In a 4 page paper, discuss how Chinese self-identity (national identity) gets developed, articulated and negotiated in 4 rural films. To become “modern” means, among other things, a social transformation from a farming or agrarian society to an industrial civilization and consumer culture. In other words, who one is is often revealed in one’s changed or changing attitudes to farming, countryside, and rural existence vanishing rapidly.
- Which four of the following seven films strike you as a picture of agrarian China fading away into the distant past, a chapter or a page in history that has been turned:
- (1) Ermo, 1994
- (2) For the Children, 1996
- (3) Incense, 2002
- (4) Blind Shaft, 2003
- (5) Postmen in the Mountain, 1997
- (6) Not One Less, 2001
- (7) Qiu Qu, 1993
- What sentiments are associated with the changes for rural China and pre-modern cultures? What is missed and thought of with nostalgia? How is the viewer made to feel about new realities in which the “primitive” past becomes extinct?

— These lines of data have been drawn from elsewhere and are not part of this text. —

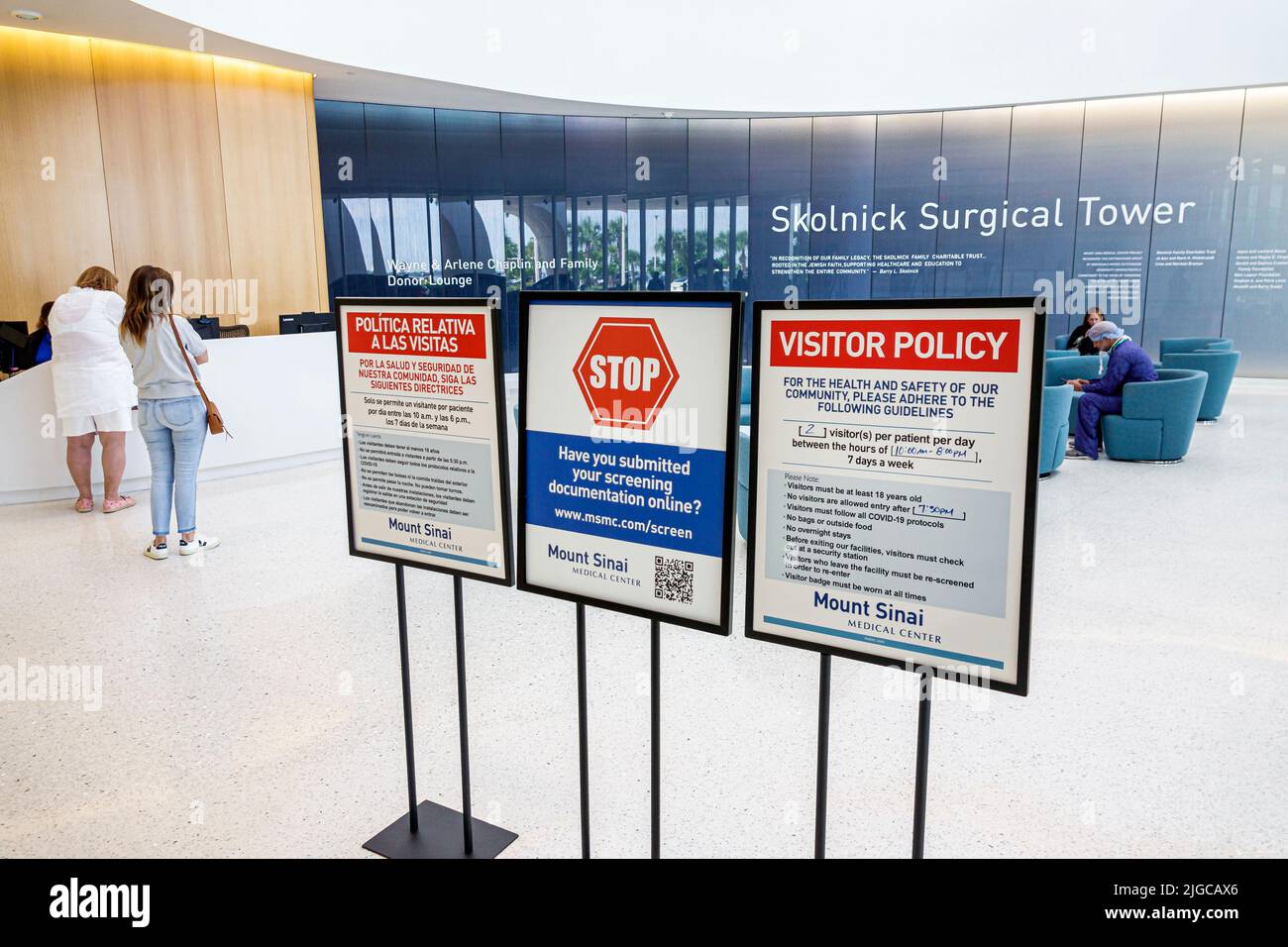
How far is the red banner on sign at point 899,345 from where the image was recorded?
1.29m

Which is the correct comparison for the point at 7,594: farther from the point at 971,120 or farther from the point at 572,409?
the point at 971,120

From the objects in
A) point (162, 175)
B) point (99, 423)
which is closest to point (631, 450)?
point (99, 423)

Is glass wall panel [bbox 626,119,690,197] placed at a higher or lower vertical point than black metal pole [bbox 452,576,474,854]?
higher

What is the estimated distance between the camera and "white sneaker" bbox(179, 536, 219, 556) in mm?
4941

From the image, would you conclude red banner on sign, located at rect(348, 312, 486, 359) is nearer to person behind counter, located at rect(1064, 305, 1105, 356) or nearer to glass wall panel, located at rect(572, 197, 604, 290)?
person behind counter, located at rect(1064, 305, 1105, 356)

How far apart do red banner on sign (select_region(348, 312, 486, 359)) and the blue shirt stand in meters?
6.90

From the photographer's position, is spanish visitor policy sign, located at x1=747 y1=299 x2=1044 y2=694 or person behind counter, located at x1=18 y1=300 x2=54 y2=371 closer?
spanish visitor policy sign, located at x1=747 y1=299 x2=1044 y2=694

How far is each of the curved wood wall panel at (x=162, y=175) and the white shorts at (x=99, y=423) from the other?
2.82 metres

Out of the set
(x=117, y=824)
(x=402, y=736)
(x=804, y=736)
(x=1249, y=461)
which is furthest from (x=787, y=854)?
(x=1249, y=461)

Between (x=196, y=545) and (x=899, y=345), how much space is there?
4790 millimetres

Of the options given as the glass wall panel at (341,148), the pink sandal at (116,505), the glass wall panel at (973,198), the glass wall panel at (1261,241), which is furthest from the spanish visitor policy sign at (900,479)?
the glass wall panel at (1261,241)

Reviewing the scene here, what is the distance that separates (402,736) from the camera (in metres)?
2.84

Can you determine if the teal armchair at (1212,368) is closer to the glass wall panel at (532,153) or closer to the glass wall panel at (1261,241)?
the glass wall panel at (1261,241)

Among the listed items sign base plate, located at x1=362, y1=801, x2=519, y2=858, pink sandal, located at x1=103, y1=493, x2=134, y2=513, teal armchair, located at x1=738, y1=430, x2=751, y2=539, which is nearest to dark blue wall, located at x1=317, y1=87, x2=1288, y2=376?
pink sandal, located at x1=103, y1=493, x2=134, y2=513
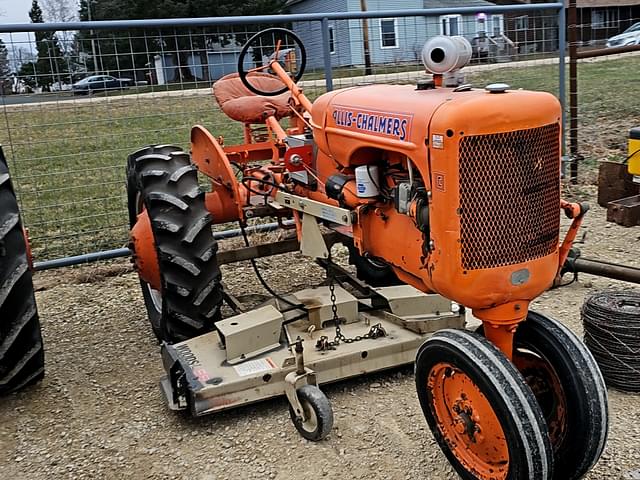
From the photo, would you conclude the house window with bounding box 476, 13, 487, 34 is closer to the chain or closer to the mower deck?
the mower deck

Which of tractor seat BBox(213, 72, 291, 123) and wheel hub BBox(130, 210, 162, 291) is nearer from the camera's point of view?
wheel hub BBox(130, 210, 162, 291)

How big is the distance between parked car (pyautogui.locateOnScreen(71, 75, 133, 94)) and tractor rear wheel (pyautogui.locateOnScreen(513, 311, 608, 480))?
4367 millimetres

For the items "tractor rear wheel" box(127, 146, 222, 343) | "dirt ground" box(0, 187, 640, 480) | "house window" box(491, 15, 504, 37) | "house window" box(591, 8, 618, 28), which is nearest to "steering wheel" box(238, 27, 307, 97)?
"tractor rear wheel" box(127, 146, 222, 343)

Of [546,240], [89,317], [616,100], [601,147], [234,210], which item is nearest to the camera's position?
[546,240]

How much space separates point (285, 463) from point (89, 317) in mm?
2480

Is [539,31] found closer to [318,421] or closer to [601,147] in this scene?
[601,147]

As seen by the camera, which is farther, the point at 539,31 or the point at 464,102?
the point at 539,31

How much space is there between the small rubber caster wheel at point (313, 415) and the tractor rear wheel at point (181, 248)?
2.89ft

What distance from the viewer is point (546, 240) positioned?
281 cm

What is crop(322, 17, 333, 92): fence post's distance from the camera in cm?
621

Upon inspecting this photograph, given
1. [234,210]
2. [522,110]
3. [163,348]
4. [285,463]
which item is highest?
[522,110]

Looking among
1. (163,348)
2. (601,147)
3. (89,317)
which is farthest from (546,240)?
(601,147)

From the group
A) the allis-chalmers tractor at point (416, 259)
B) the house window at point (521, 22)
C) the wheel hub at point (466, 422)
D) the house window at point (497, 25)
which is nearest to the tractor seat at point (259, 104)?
the allis-chalmers tractor at point (416, 259)

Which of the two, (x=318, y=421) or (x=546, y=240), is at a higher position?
(x=546, y=240)
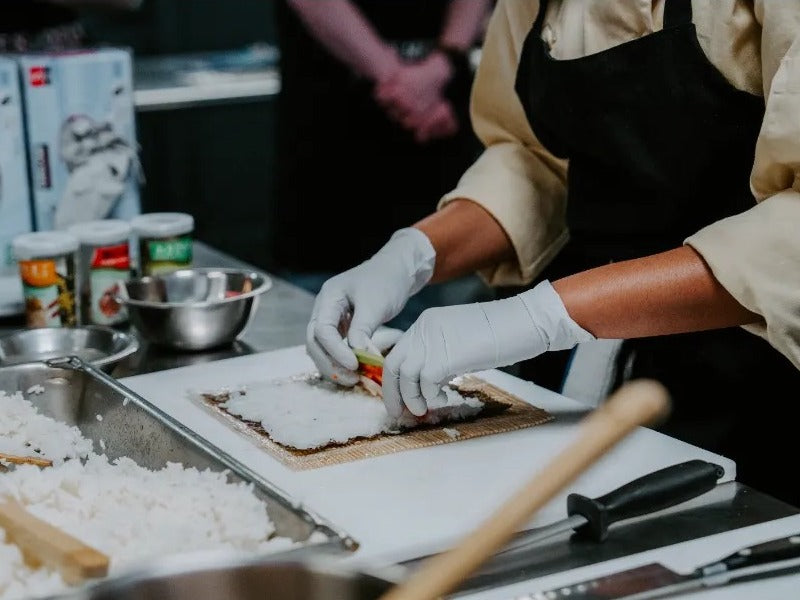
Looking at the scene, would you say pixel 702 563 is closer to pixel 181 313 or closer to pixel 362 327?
pixel 362 327

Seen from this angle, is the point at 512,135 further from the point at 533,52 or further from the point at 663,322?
the point at 663,322

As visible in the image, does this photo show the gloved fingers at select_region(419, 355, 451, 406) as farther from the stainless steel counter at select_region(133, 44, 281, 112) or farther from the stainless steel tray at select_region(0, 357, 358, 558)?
the stainless steel counter at select_region(133, 44, 281, 112)

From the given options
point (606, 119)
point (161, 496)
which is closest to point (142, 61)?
point (606, 119)

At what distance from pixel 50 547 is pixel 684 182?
35.8 inches

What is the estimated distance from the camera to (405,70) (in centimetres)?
324

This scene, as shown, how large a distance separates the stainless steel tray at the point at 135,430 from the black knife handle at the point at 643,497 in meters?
0.24

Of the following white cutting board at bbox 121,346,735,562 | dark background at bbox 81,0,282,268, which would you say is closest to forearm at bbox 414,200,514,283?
white cutting board at bbox 121,346,735,562

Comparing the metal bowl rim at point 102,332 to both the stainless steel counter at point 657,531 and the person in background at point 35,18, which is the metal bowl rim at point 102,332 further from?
the person in background at point 35,18

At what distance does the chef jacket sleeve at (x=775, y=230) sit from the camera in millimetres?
1261

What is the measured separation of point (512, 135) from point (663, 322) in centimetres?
57

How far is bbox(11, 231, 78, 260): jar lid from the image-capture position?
173 centimetres

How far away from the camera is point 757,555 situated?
1002mm

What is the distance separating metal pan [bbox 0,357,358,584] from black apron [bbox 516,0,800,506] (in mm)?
632

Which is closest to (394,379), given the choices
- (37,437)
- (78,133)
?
(37,437)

- Do you enjoy the aesthetics of primitivism that calls upon the viewer to identify with those living in rural areas and rooted in land and farms? Are they spiritually rich or bankrupt?
- Do you see see similar cultural change as identified by critic Lucien Goldmann who argues that Balzac novels “. . . might constitute the only great literary expression of the world as structured by the conscious values of the bourgeoisie: individualism, the thirst for power, money, and eroticism, which triumph over the ancient feudal values of altruism, charity, and love”?
- Do you experience, as you watch these films about social change in China, a sense of history in terms of collision or conflict between two incompatible moral “goods” or ethical systems? Do you see unfolding a tragedy of modernization or conflict between traditional ways of life that have become ingrained and modes of existence that displace and supersede them? How do you justify such “tragic events” in history considering how the filmmakers have presented them?